Publié le: 6 novembre 2020

Supprimer la pénalisation fiscale du mariage?

réflexion – Suite à l’échec de la hausse de la déduction des frais de garde le 27 septembre, le débat

peut reprendre. Où il est question pour certains de ressortir l’imposition individuelle et d’autres pistes…

Le 27 septembre dernier, le projet permettant une meilleure conciliation vie familiale et vie professionnelle n’a pas été accepté. La hausse de la déduction fiscale pour frais de garde des enfants aurait constitué un premier pas important pour les familles. Le débat sur la suppression de la pénalisation fiscale du mariage revient une énième fois sur la table, mais parviendra-t-on enfin à y mettre un terme?

Bref retour en arrière

Après les erreurs de calculs faites par l’administration fédérale concernant le nombre de couples touchés par la discrimination fiscale du mariage et la décision du Tribunal fédéral (TF) d’annuler la votation sur l’initiative du PDC, le débat devait être relancé et clairement prendre en compte des formes d’imposition plus modernes comme celle de l’imposition individuelle ou celle du quotient familial.

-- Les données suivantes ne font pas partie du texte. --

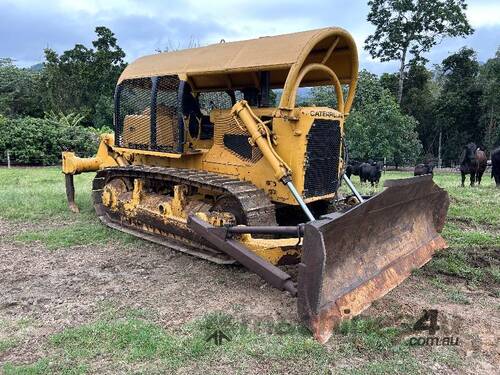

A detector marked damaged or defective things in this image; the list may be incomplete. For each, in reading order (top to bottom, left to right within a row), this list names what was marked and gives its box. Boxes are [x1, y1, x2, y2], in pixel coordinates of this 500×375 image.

rusty dozer blade [296, 176, 450, 344]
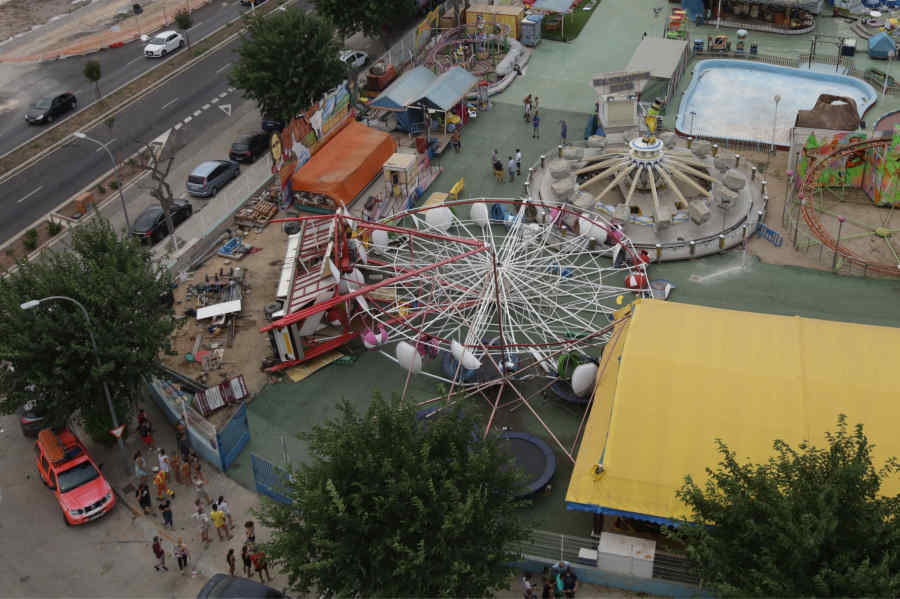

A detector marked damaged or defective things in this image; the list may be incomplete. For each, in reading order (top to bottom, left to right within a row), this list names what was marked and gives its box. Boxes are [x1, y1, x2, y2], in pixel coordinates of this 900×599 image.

collapsed ferris wheel [360, 198, 652, 404]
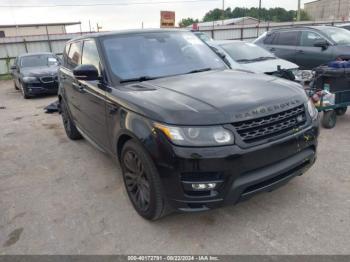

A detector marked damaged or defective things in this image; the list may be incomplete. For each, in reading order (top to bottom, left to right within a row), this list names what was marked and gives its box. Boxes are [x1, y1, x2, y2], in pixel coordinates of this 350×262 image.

damaged vehicle [11, 52, 60, 98]
cracked asphalt [0, 80, 350, 254]
damaged vehicle [58, 29, 320, 220]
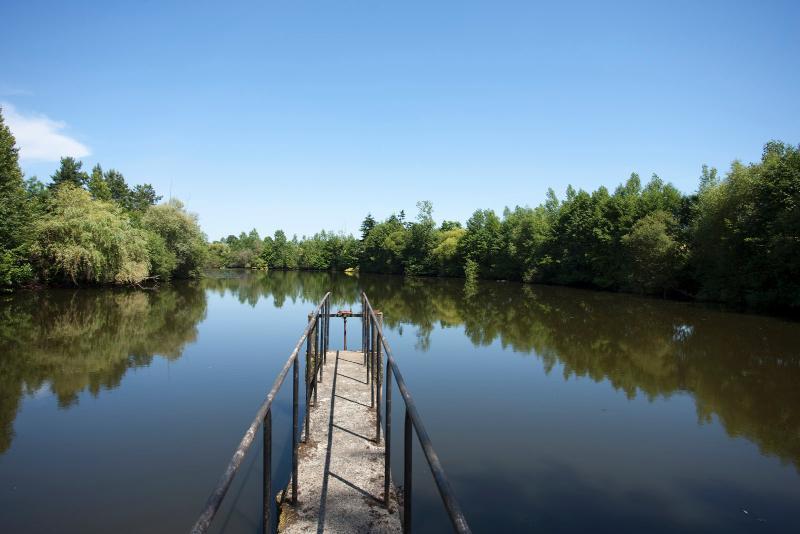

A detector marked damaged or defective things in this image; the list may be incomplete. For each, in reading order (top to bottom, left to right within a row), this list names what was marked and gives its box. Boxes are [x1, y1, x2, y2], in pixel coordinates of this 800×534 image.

rusty metal railing [191, 294, 332, 534]
rusty metal railing [360, 294, 472, 534]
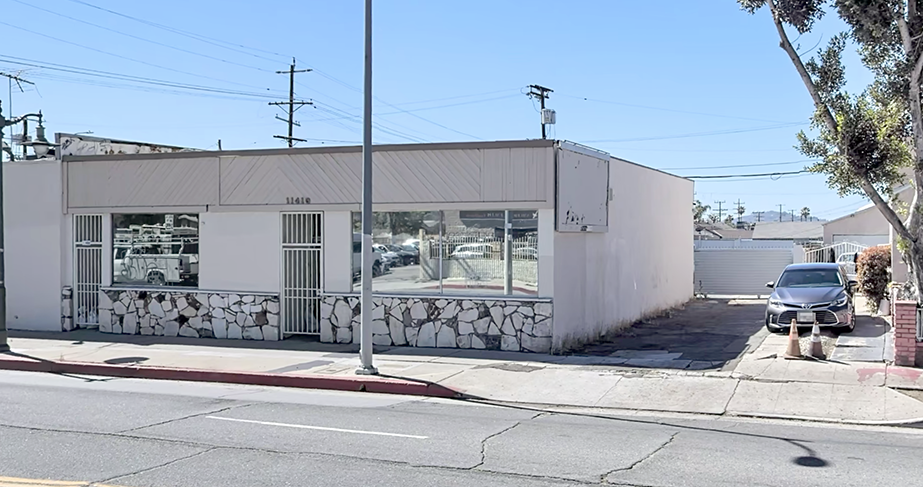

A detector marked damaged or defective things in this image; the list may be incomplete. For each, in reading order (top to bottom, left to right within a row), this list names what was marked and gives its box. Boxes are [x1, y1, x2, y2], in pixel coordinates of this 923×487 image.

cracked asphalt road [1, 372, 923, 486]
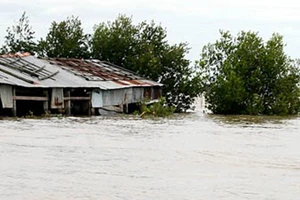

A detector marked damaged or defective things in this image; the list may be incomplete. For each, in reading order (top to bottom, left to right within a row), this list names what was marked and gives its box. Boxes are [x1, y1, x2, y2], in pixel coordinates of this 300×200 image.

Le projet de hausse des déductions des frais de garde a momentanément mis en attente cette réforme de l’imposition du couple et de la famille. En effet, très vite, et du côté des opposants, il a été question d’un projet de réforme de politique familiale, alors qu’il s’agissait simplement de faire un geste envers les parents voulant concilier au mieux vie professionnelle et vie familiale.

Alternative au projet?

La proposition du Conseil fédéral du barème multiple avec calcul alter­natif de l’impôt ne semble avoir aucune chance et ne rassemblera jamais une majorité. Ce modèle représente une procédure de taxation compliquée et va à l’encontre de la simplification du système fiscal, puisque deux calculs d’impôt doivent être effectués (un calcul sur base commune et un calcul sur base individuelle).

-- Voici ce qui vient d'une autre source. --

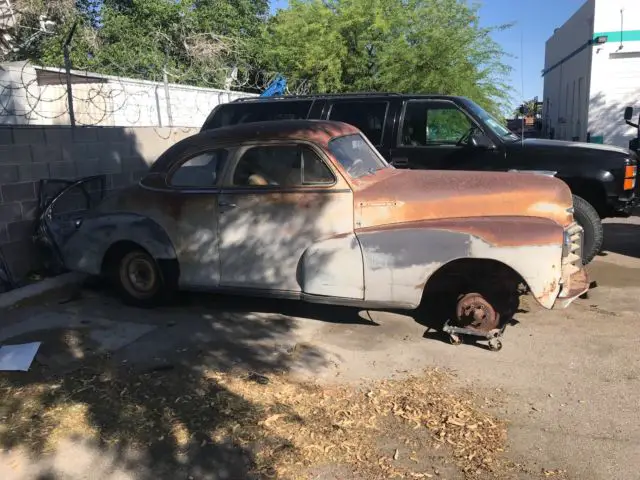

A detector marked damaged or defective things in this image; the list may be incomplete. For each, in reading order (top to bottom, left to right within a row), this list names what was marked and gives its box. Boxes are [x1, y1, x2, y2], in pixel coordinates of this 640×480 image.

rusty vintage car [40, 120, 592, 350]
exposed wheel hub [456, 294, 500, 332]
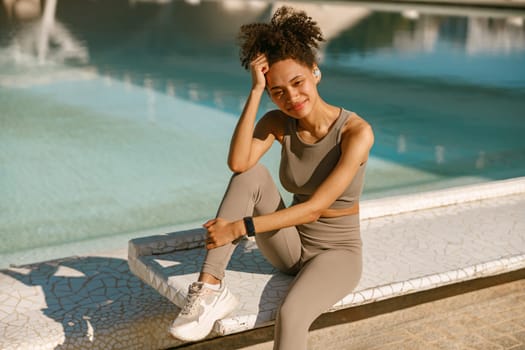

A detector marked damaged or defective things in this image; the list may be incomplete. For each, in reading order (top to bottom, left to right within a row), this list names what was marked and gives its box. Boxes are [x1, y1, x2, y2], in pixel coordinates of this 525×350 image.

cracked tile pattern [0, 179, 520, 348]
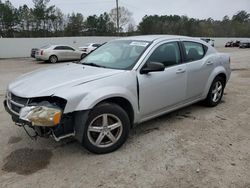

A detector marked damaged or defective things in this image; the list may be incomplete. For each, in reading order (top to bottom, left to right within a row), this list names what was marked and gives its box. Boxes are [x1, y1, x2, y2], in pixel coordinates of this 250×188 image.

cracked headlight [19, 106, 62, 126]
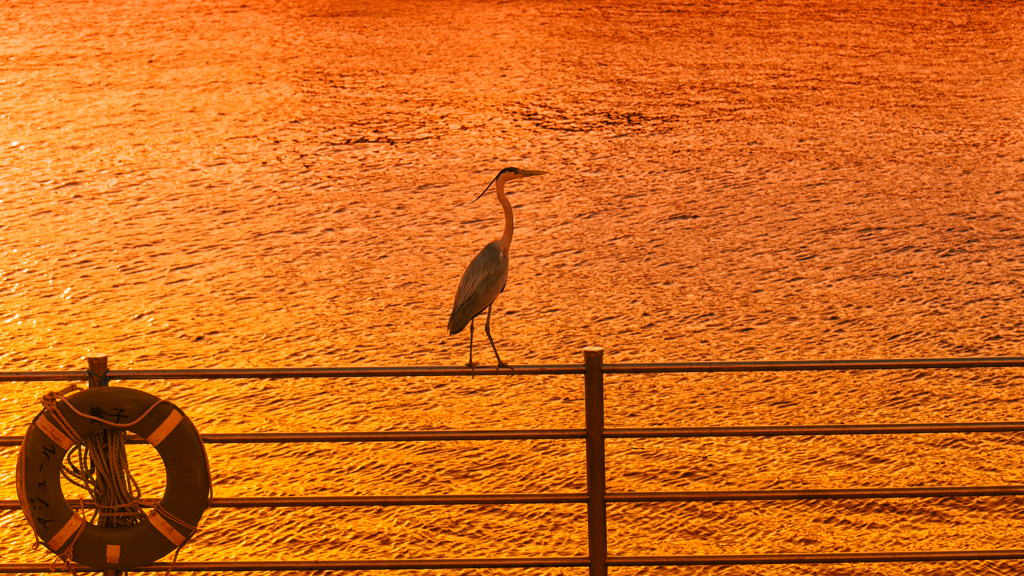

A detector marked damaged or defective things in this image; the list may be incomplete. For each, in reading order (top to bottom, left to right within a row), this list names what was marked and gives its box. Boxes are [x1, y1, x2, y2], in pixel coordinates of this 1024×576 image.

rusty metal pole [88, 352, 110, 387]
rusty metal pole [585, 344, 606, 573]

Les commissions parlementaires n’ont pas vraiment avancé dans le traitement de ce dossier. L’examen du projet de suppression de la pénalisation des couples mariés a carrément été suspendu en attendant que le Conseil fédéral prenne acte des considérants écrits de l’arrêt du Tribunal fédéral et informe les commissions des options envisageables pour la suite des travaux. La votation sur la hausse de la déduction aurait dû avoir lieu en mai.

Quotient familial?

Pour opter pour le bon modèle d’imposition, la question se pose aujourd’hui de savoir quels sont les réels avantages en plus de la suppression de la discrimination. Idéale­ment, le modèle d’imposition des couples et de la famille devrait comporter moins de charges administratives pour les autorités fiscales et les contribuables, avoir des effets bénéfiques sur l’emploi, des effets bénéfiques sur les finances fédérales et respecter bien sûr les exigences liées à la décision du TF datant de 35 ans en arrière maintenant. Deux options de modèle d’imposition des couples et de la famille se dessinent: imposition individuelle et quotient familial. A l’aune des progrès de la numérisation, et malgré le rejet de la motion 16.3006 «Pour enfin introduire l’imposition individuelle en Suisse», le modèle de l’imposition individuelle présente de nombreux avantages et l’estimation des coûts induits faite à l’époque doit être mise à jour.

Ce modèle d’imposition moderne doit être pris en compte dans le débat parlementaire, puisqu’il combat par ailleurs la pénurie de personnel qualifié en incitant les contribuables à plus travailler. La surcharge administrative n’est par ailleurs pas si conséquente. Dans la grande majorité des cas, la déclaration pourrait se faire en ligne et il n’y aurait pas forcément besoin de remplir deux déclarations par couple, puisque la déclaration pourrait comporter une colonne pour chaque conjoint.

Une vaudoiserie?

L’idée de développer au niveau fédéral ce modèle appliqué depuis maintenant plus de trente ans dans le canton de Vaud est tout à fait valable d’un point de vue constitutionnel et répond aux exigences de l’arrêt du Tribunal fédéral. Le modèle tend à rendre l’impôt aussi neutre que possible, puisque la capacité économique d’une famille ne dépend pas seulement du revenu mais également de sa taille. Il tient donc compte des charges du contribuable. Le modèle du quotient familial répond également à l’objectif de l’initiative visant à combattre la pénurie de personnel qualifié en ce sens qu’il ne pénalise pas outre mesure le deuxième revenu.

L’administration n’a pas voulu entrer en matière pour des raisons quasi-dogmatiques. Il est grand temps de rafraîchir le débat. L’administration fédérale devrait calculer les coûts-bénéfices pour tous les modèles en lice. Le fera-t-elle enfin rafraîchir ce débat, mais surtout aussi enfin trouver une solution qui supprime cette inégalité fiscale des couples mariés par rapport aux couples vivant en concubinage?